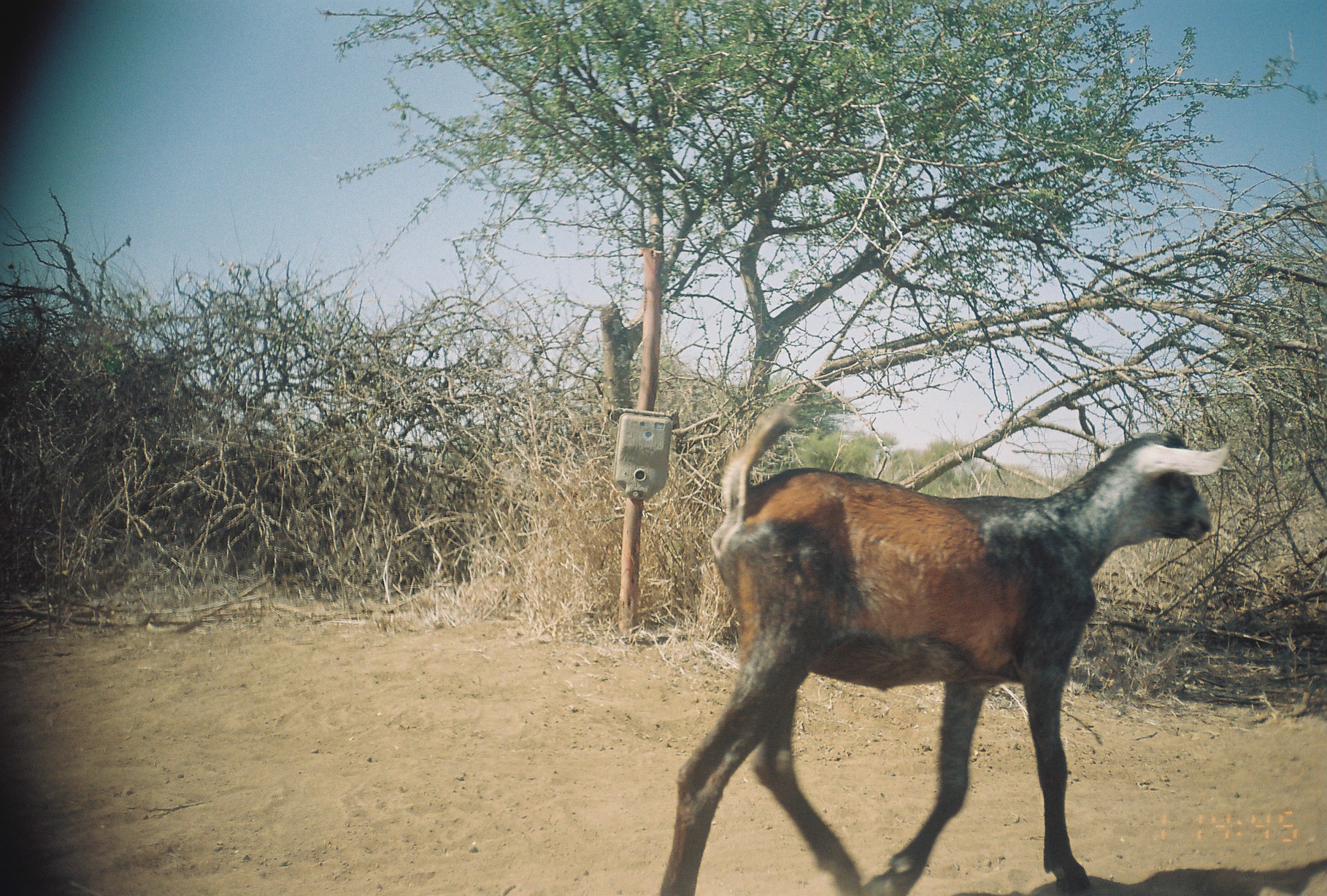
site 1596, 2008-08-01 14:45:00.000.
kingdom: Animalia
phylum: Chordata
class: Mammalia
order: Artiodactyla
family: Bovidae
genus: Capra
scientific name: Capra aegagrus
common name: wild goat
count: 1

- - -

What is needed is a word-for-word copy of the records above, excluding pictures.

[Problem solution]:
site 1596, 2008-08-01 14:45:00.000.
kingdom: Animalia
phylum: Chordata
class: Mammalia
order: Artiodactyla
family: Bovidae
genus: Capra
scientific name: Capra aegagrus
common name: wild goat
count: 1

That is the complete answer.